This study is the first time repeat controlled human infection models (reSm-CHI) have been used to understand immune responses in schistosomiasis. Use of reSm-CHI has significant advantages over prior murine models as well as cross sectional endemic studies. Specifically, immunological insights can be understood in the context of infectious dose, timing, and exposure history of the participant.
Using this model we have been able to greatly extend our understanding of antibody and cellular/cytokine responses in schistosomiasis. Specifically, production and probing of an innovative protein/glycan schistosome microarray has revealed the dynamics of IgG and IgM antibody responses. Responses to glycan antigens were robust and IgM dominated, whilst proteins had reduced reactivity and provoked mainly IgG responses. Only a few proteins showed reactivity prior to praziquantel treatment, showing the importance of worm killing and antigen release in exposing worm antigens. Our identification of immunogenic proteins using this array is currently being used to guide vaccine antigen choice. Additionally the microarray produced will be used in further projects with international collaborators, furthering the impact of this work.

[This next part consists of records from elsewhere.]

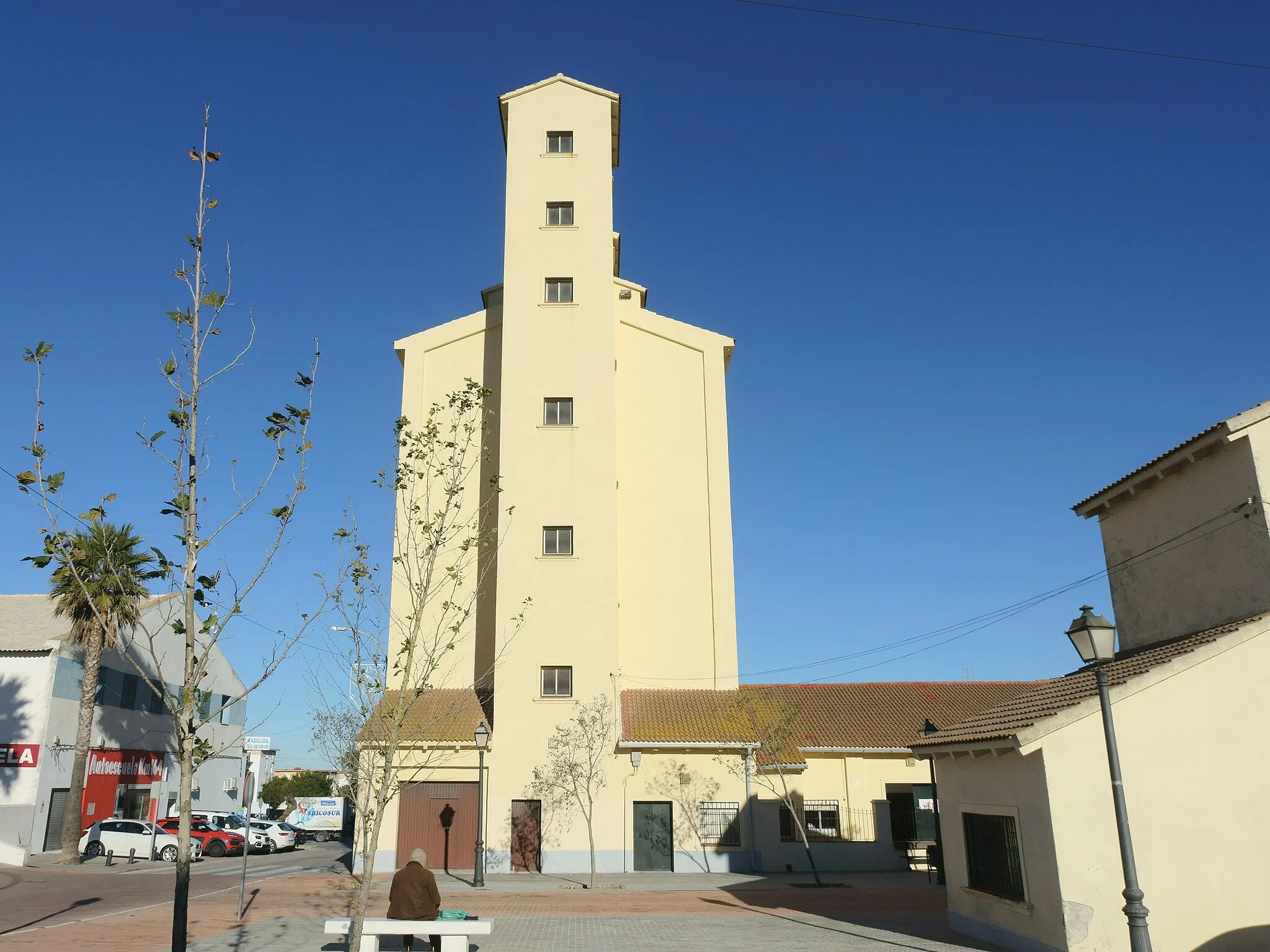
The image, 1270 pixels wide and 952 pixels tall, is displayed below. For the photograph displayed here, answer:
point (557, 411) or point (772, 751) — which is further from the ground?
point (557, 411)

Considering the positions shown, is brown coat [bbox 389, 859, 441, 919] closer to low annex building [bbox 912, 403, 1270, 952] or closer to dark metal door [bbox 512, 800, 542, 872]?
low annex building [bbox 912, 403, 1270, 952]

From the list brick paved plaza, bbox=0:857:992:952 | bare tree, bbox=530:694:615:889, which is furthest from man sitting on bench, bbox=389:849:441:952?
bare tree, bbox=530:694:615:889

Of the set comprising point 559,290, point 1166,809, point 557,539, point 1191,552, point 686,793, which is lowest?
point 686,793

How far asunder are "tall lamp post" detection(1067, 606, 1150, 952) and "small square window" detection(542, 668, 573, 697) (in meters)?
18.4

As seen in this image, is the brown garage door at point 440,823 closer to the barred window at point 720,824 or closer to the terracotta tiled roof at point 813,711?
the terracotta tiled roof at point 813,711

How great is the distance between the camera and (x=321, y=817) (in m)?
49.7

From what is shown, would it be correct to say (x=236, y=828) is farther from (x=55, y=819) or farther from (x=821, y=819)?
(x=821, y=819)

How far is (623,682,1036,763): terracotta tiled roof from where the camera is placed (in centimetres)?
2702

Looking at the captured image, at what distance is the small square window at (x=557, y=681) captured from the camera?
27.2 meters

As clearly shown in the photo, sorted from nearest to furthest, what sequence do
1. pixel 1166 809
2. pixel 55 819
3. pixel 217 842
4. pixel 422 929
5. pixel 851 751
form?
pixel 422 929 → pixel 1166 809 → pixel 851 751 → pixel 55 819 → pixel 217 842

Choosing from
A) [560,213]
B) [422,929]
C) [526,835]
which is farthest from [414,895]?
[560,213]

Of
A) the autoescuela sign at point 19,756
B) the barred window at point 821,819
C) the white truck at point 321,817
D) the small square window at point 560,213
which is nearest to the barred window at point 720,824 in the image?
the barred window at point 821,819

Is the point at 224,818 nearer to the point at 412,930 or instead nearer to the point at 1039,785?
the point at 412,930

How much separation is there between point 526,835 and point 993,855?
15501mm
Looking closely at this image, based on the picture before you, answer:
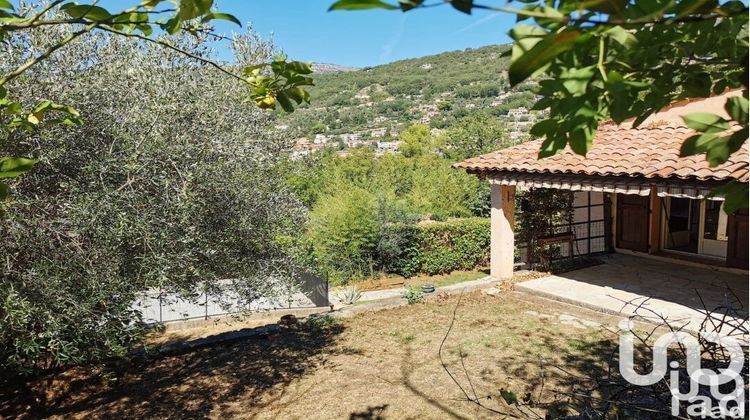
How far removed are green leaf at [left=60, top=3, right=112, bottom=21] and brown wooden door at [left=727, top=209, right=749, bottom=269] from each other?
1321 cm

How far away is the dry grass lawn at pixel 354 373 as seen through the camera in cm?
592

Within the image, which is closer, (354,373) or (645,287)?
(354,373)

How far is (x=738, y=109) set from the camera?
2.69 ft

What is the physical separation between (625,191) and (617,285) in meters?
2.49

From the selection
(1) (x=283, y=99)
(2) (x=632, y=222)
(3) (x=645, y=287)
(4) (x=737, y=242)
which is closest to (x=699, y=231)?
(4) (x=737, y=242)

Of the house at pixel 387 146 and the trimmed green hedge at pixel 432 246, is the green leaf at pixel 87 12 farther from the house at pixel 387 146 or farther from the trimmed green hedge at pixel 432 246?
the house at pixel 387 146

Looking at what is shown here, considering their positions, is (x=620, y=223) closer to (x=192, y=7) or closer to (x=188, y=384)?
(x=188, y=384)

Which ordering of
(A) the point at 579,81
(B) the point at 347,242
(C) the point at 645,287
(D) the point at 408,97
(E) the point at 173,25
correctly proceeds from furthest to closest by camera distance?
(D) the point at 408,97
(B) the point at 347,242
(C) the point at 645,287
(E) the point at 173,25
(A) the point at 579,81

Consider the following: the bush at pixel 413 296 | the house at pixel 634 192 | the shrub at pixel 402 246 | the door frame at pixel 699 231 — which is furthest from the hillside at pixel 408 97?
the bush at pixel 413 296

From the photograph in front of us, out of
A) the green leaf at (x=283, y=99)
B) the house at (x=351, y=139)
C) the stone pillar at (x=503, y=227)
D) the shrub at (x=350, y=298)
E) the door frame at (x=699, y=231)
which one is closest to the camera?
the green leaf at (x=283, y=99)

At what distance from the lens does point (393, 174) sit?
116 feet

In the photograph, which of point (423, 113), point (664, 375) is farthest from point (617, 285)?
point (423, 113)

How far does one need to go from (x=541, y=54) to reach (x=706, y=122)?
0.41 meters

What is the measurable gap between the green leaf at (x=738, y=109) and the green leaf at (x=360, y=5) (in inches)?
23.9
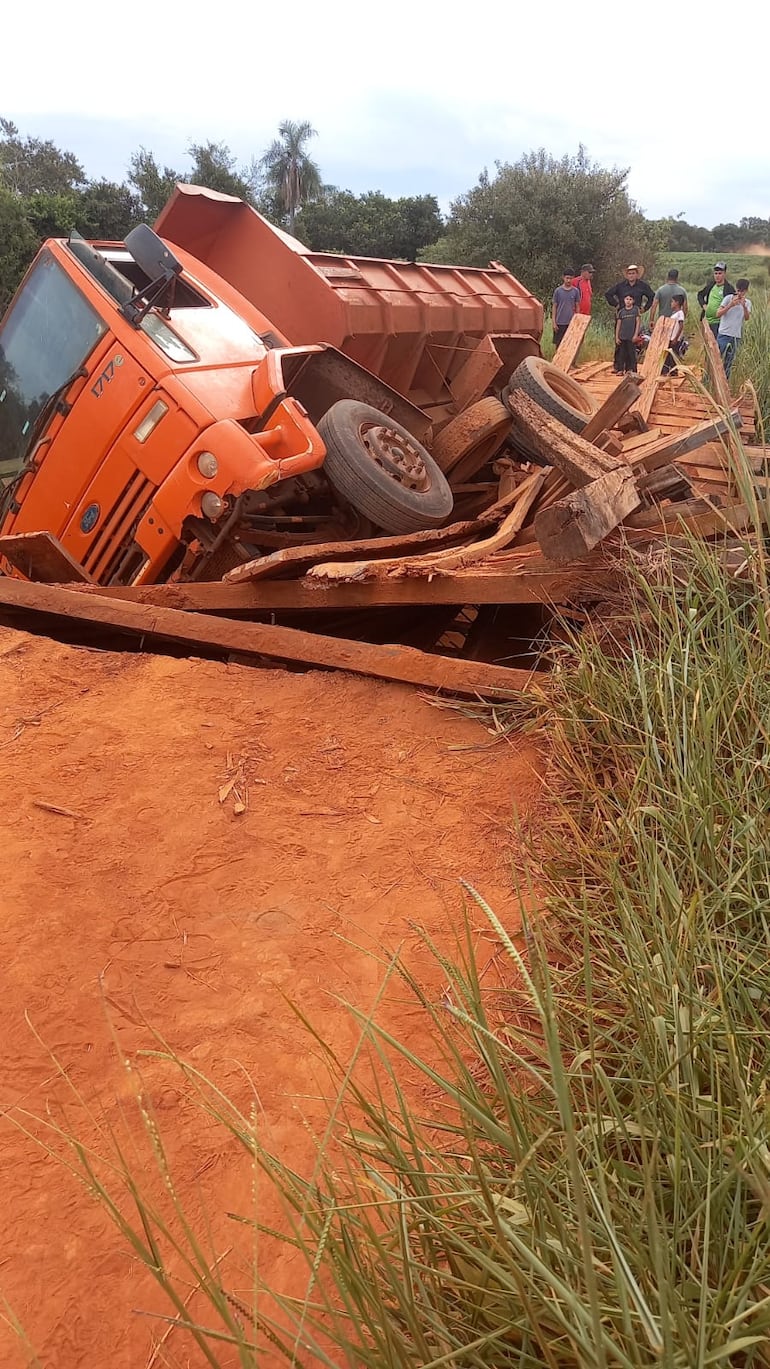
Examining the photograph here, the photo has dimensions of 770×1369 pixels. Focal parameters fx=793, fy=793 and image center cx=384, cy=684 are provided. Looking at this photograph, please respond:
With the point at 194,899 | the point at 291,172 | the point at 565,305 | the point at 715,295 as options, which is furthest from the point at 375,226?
the point at 194,899

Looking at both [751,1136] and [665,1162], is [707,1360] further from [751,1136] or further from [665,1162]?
[665,1162]

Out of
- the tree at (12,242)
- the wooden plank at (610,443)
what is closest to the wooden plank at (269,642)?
the wooden plank at (610,443)

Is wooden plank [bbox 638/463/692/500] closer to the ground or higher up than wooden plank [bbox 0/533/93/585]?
higher up

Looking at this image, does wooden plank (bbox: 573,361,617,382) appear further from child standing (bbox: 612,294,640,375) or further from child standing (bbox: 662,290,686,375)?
child standing (bbox: 662,290,686,375)

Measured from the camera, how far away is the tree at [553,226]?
27.2 m

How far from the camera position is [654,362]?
11.5 meters

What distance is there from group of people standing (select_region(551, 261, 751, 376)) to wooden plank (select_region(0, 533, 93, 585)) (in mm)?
8820

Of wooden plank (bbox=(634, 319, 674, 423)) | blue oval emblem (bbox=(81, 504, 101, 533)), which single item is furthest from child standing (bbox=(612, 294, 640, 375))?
blue oval emblem (bbox=(81, 504, 101, 533))

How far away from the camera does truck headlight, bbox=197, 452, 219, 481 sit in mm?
4652

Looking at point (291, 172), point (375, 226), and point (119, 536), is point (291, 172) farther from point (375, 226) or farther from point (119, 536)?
point (119, 536)

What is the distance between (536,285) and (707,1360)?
98.9 feet

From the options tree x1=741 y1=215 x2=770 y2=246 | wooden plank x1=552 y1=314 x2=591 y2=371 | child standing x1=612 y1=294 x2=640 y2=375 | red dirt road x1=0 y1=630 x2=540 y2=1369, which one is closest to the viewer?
red dirt road x1=0 y1=630 x2=540 y2=1369

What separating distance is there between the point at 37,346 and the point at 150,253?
134 cm

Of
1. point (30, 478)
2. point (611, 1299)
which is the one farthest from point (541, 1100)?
point (30, 478)
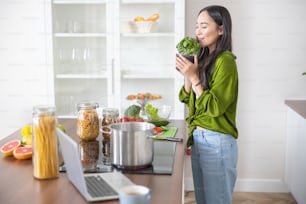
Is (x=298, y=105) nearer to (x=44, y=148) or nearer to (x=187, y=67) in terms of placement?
(x=187, y=67)

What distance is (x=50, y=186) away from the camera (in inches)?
60.1

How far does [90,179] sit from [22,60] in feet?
7.93

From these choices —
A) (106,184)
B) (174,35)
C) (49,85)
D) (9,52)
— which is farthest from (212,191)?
(9,52)

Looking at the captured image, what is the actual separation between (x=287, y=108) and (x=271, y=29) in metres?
0.69

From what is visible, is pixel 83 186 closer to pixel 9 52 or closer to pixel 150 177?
pixel 150 177

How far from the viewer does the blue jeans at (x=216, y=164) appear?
2.23 metres

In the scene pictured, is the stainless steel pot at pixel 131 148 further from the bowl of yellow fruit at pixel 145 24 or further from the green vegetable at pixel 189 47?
the bowl of yellow fruit at pixel 145 24

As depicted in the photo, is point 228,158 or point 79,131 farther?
point 228,158

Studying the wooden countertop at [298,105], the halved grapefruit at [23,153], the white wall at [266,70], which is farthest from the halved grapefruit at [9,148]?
the white wall at [266,70]

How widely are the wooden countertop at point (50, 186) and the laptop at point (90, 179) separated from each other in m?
0.03

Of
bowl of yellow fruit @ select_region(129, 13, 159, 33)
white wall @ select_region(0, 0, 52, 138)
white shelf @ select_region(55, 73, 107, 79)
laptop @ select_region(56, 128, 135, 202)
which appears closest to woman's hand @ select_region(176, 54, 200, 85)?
laptop @ select_region(56, 128, 135, 202)

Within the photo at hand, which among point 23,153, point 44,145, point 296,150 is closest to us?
point 44,145

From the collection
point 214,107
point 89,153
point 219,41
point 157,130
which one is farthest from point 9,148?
point 219,41

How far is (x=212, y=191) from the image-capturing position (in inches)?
88.0
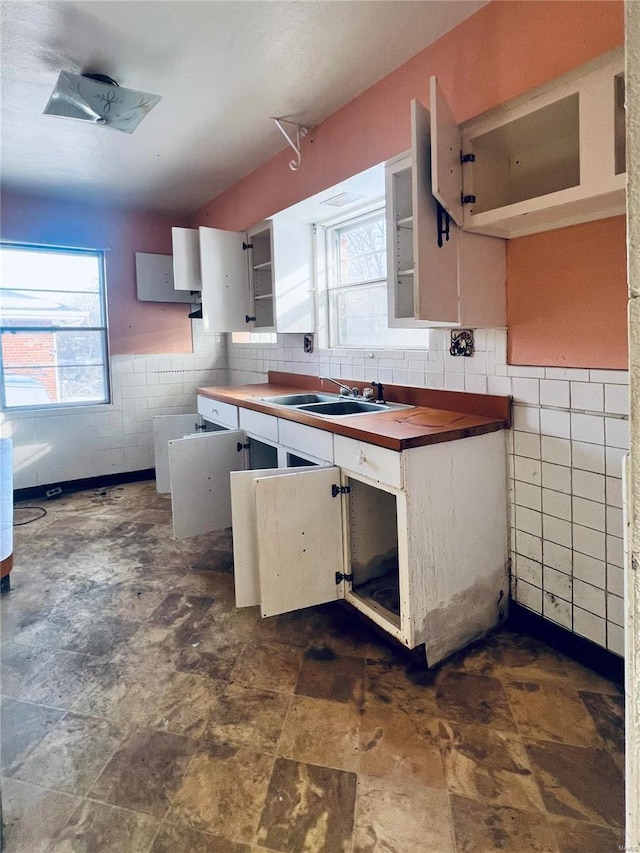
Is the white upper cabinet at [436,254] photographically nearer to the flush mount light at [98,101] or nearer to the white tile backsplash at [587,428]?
the white tile backsplash at [587,428]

We were able to show that worm antigen-specific T cells develop during schistosome infection, plateauing during the second infection/treatment cycle. These responses were diverse, encompassing a broad range of Th2/Th1 and regulatory associated cytokinesand similar in magnitude to those observed in endemic infection. Responses to cercarial antigen were minimal in reSm-CHI participants, with lack of recognition of this infectious stage perhaps contributing to the lack of immune protection observed. An unexpected impact of our project was further insight into schistosomiasis morbidity. Acute schistosomiasis morbidity is observed in non-endemic individuals, but rarely in endemic individuals. In our study we observed a reduction in acute schsitosomiasis symptoms after multiple rounds of reSm-CHI. By studying cytokine responses we were able to provide a potential mechanism for this, observing that the pro-inflammatory serum cytokines associated with acute schistosomiasis were seen to a lesser extent after reSm-CHI.
In the final part of the project we were able to perform the first systematic review of pre-clinical schistosome vaccine experiments. This manuscript used a data-driven approach to provide guidance on suggested parameters for vaccine models and assessing the current state of the field.